M 1/1/07

New Year’s Day (no school).

T 1/2/07

Cathedral funeral for former President Gerald R. Ford (no school).

W 1/3/07

HW due (strongly suggested): Review for your midterm exam. After you have spent several hours reviewing, preferably spread over a period of several days, please attempt this sample midterm exam. We will spend some time in class discussing some of the answers.

Warning: Every year there are some students who think they can take a shortcut by skipping the review and immediately taking the practice midterm exam. This is not a good idea, because the practice exam is not comprehensive. (Think about it. There is no way to cram a comprehensive exam into an hour and a half or two hours. We have covered a huge amount of material since September.) Therefore, if you take the practice exam and then go back to “plug the gaps,” so to speak, you will not have made a comprehensive review of the material that is fair game for the real exam. Plus, since you would have already taken the practice exam, you would no longer have a valid way to gauge how well prepared you are.

The bottom line is this: Study first, and then take the practice midterm exam as a way of testing yourself.

Th 1/4/07

HW due: Consider the non-separable diffeq. dy/dx = 7x + 2y with Blount’s initial condition (–2, –3).

(a) Sketch a slope field on the lattice [–4, 4] ´ [–4, 4].
(b) Estimate y when x = –2.45. Show your work. If possible, do part (b) twice, using a different step size the second time.
(c) Sketch the particular solution as a smooth curve overlaid on your slope field.
(d) On a fresh grid, sketch the following three particular solutions:

(i) Solution passing through initial condition (–1, 1.7).
(ii) Solution passing through initial condition (–1, 1.8).
(iii) Solution passing through initial condition (–1, 1.9).

In class: Midterm exam review.

F 1/5/07

HW due: Track down Blount (or me) and obtain a copy of the BIGSLOPE program, which plots slope fields and Euler’s method solution estimates.

In class: OCQ (Oral Cumulative Quiz). At the beginning of the period, you will receive several thought-provoking questions. You may discuss the questions or make notes among yourselves, even including sharing intelligence from previously summoned students. People will be summoned into the piano room in random order, one by one, and asked a randomly chosen question from the sheet. Follow-up questions are possible. Some students will be summoned more than once, either as a result of random selection or as a way to have a second shot at earning an A.
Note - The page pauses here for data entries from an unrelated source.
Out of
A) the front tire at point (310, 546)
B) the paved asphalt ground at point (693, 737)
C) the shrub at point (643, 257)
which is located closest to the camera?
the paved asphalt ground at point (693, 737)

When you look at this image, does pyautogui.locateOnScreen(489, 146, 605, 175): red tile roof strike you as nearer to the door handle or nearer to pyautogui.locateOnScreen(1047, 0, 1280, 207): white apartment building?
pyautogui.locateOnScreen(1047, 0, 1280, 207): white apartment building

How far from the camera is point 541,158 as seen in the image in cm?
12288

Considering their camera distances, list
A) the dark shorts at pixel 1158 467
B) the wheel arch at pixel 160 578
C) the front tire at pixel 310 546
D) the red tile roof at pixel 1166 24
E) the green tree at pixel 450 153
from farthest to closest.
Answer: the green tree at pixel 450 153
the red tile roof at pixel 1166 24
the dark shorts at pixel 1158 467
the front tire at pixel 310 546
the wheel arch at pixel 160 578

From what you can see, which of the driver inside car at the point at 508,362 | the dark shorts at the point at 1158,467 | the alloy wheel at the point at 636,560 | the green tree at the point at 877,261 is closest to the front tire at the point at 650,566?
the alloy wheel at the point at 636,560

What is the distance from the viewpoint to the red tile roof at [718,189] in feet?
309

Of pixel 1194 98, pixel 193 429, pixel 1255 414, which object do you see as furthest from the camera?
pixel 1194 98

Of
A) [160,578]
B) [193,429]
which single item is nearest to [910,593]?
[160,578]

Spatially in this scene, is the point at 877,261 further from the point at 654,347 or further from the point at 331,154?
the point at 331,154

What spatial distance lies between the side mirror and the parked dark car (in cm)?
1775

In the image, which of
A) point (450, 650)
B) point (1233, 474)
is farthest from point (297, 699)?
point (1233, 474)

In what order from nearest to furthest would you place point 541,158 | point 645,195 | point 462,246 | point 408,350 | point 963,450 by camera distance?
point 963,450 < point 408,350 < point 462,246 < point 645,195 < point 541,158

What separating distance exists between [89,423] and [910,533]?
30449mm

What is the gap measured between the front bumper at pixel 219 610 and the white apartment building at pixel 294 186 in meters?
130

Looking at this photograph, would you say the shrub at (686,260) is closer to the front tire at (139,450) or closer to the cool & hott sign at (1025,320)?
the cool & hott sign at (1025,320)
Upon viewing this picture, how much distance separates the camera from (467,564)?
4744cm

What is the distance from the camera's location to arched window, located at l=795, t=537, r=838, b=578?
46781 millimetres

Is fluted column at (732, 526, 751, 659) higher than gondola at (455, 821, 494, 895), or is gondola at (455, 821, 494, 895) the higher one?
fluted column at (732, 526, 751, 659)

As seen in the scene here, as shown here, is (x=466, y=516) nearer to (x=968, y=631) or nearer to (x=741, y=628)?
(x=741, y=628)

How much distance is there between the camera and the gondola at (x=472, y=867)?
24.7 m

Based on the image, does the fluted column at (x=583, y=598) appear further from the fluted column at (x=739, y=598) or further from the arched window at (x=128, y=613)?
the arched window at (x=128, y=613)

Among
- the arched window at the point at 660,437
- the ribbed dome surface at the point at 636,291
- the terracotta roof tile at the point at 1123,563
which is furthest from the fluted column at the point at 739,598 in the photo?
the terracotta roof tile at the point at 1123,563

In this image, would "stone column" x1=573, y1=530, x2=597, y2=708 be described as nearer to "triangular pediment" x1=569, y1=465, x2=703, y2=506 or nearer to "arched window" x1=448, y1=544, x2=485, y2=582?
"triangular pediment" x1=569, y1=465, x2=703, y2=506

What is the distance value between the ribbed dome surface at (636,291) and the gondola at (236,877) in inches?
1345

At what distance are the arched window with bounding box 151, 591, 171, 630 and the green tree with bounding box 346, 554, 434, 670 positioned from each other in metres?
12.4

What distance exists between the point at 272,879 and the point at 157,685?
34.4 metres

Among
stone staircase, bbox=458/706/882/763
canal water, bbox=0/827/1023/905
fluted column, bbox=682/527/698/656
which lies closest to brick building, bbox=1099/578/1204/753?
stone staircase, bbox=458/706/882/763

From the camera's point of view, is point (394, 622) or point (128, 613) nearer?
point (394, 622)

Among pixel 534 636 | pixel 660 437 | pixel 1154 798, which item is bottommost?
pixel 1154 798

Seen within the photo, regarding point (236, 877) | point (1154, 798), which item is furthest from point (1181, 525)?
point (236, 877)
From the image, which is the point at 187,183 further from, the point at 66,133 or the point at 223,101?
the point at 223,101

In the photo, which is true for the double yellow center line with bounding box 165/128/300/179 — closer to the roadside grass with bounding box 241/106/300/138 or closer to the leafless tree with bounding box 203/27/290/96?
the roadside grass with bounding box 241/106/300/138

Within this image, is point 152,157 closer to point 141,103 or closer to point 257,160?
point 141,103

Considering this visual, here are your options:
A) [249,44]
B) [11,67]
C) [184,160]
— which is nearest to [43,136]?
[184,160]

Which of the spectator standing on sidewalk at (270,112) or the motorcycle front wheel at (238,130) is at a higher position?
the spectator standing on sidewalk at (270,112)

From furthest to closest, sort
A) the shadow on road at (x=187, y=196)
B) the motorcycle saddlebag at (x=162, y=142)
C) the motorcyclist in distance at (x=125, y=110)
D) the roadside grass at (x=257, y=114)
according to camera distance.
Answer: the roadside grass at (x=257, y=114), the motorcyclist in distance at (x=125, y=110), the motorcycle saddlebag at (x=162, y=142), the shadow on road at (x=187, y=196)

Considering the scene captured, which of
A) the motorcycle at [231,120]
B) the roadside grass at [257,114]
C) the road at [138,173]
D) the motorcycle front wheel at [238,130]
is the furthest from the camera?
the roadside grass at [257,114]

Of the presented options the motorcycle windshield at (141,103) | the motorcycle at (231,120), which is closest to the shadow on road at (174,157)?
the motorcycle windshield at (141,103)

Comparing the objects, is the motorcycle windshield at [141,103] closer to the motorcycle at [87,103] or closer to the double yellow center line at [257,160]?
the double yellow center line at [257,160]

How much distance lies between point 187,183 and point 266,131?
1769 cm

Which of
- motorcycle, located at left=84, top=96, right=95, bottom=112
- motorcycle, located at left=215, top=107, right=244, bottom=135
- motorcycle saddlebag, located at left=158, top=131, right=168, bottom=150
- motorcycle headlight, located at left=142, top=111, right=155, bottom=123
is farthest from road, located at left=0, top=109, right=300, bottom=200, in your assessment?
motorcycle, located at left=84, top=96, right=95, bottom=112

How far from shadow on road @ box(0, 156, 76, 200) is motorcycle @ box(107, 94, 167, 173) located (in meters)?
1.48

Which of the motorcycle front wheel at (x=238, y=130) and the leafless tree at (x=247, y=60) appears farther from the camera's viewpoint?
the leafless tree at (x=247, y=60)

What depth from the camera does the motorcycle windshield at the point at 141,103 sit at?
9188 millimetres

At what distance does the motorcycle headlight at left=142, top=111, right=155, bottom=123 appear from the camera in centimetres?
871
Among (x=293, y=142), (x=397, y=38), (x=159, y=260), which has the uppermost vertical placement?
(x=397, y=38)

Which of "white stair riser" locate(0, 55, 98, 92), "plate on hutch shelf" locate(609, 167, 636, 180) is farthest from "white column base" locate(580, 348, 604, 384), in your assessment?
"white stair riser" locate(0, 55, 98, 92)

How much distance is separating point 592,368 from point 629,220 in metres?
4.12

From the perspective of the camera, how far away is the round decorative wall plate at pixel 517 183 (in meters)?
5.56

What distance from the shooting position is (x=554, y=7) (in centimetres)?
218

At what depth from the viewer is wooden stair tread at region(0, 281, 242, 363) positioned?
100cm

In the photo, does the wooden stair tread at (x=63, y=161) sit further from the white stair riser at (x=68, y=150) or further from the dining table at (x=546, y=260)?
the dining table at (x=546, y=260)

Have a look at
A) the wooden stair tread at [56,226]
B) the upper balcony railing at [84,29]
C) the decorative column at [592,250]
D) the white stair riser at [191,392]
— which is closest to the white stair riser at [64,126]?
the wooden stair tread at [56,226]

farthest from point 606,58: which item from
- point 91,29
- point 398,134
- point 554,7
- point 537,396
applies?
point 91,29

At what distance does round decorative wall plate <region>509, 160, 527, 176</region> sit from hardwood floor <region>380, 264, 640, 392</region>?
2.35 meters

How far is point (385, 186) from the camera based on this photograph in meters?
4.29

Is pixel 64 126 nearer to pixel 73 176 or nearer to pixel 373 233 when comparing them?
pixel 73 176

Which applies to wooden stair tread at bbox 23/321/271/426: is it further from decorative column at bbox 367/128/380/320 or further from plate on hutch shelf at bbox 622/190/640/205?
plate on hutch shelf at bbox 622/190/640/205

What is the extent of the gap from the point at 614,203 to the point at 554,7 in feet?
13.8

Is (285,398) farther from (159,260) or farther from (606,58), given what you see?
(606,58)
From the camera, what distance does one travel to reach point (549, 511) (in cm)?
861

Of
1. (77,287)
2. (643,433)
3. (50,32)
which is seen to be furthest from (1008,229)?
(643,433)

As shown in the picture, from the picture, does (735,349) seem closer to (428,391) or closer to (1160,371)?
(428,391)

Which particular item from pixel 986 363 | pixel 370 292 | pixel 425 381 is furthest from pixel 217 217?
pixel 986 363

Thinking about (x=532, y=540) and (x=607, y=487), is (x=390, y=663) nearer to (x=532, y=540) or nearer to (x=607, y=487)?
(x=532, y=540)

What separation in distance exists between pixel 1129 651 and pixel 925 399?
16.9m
Ground rules: There will be one student “on deck” outside the piano room while each student is being quizzed. All other students must remain in Room 202 with the door closed.

Assembly period: During the first 15 minutes of the assembly period, we will meet in Room R to continue the OCQ if necessary. Each student will also be required to ask me one substantive question during that time. (Do not ask about the time, date, location or format of the midterm exam. The time, date, and location are published, and the format will be similar to that of the sample exam provided, except that there will be some multiple-choice questions as well.)

Sample questions: Here are two sample questions. The difficulty level of the OCQ will be at or slightly below the level of these questions.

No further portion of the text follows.